### Supplied text
******************************
[SelectionDAG] Share code for two of our multiply expansions. NFC

topperc · topperc · commit 0f0c16114254 · 2025-01-24T00:00:23.000-08:00
ExpandIntRes_MUL and forceExpandWideMul have very similar code.
ExpandIntRes_MUL calculates Lo and Hi half result from the 2 sources
with Hi and Lo halves. forceExpandWideMul calculates the Lo and Hi
half of the full product of 2 values.

The only differences are that forceExpandWideMul uses ISD::SRA
instead of ISD::SRL for a signed wide multiply. ExpandIntRes_MUL
needs 2 additionals multiplies and 2 adds to multiply HiRHS*LHS and
HiLHS*RHS and add them to Hi.

This patch introduces a new function that takes HiLHS and HiRHS as
optional values. If they are not null, they will be used in the
calculation of the Hi half. The Signed flag can only be set when
HiLHS/HiRHS are null.
******************************
### Dataset extract
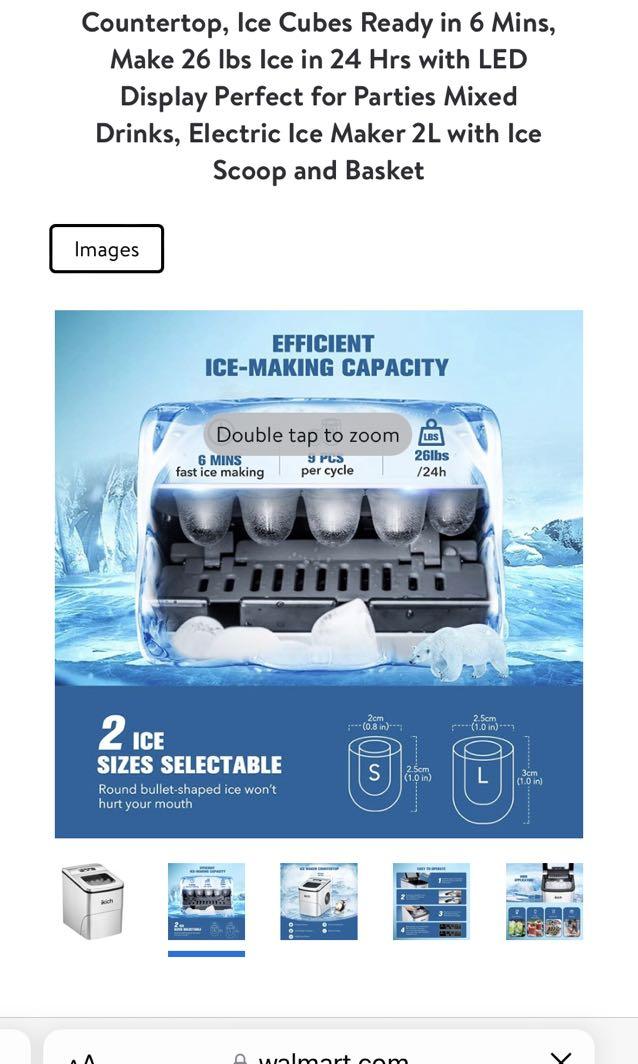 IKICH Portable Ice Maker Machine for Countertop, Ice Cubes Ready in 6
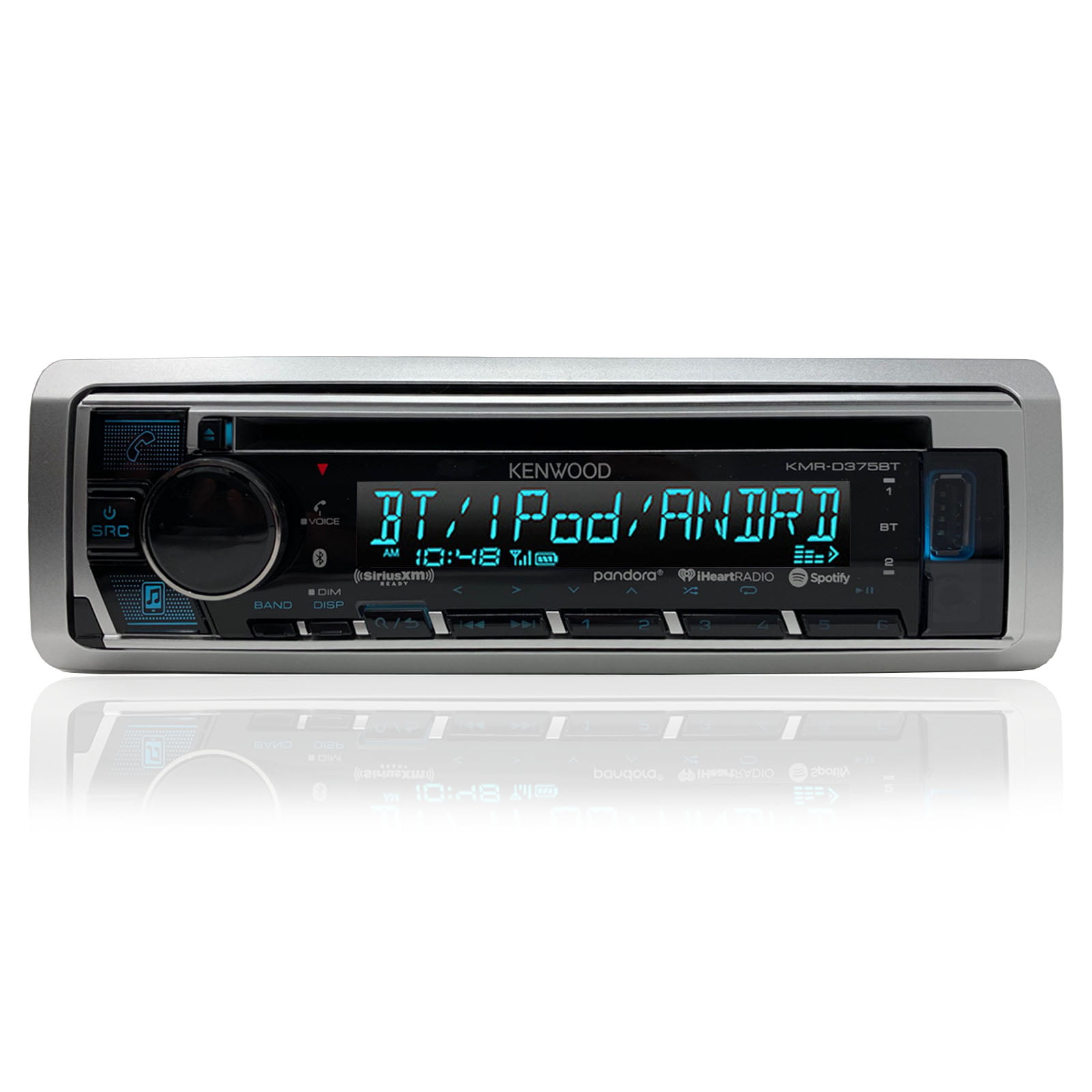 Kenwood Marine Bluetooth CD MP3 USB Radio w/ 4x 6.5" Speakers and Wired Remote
******************************
### Activity list
• 1. Turn the paragraph of the commit message that begins "This patch introduces a new function" into a short list that keeps its main facts.
• 2. Write out the commit message word for word from "[SelectionDAG] Share code" up to and including "them to Hi.".

### Task-by-task results
• 1.
- Adds a new function that accepts HiLHS and HiRHS as optional values.
- If they are not null, they are used to calculate the Hi half.
- The Signed flag can be set only when HiLHS and HiRHS are null.

• 2.
[SelectionDAG] Share code for two of our multiply expansions. NFC

topperc · topperc · commit 0f0c16114254 · 2025-01-24T00:00:23.000-08:00
ExpandIntRes_MUL and forceExpandWideMul have very similar code.
ExpandIntRes_MUL calculates Lo and Hi half result from the 2 sources
with Hi and Lo halves. forceExpandWideMul calculates the Lo and Hi
half of the full product of 2 values.

The only differences are that forceExpandWideMul uses ISD::SRA
instead of ISD::SRL for a signed wide multiply. ExpandIntRes_MUL
needs 2 additionals multiplies and 2 adds to multiply HiRHS*LHS and
HiLHS*RHS and add them to Hi.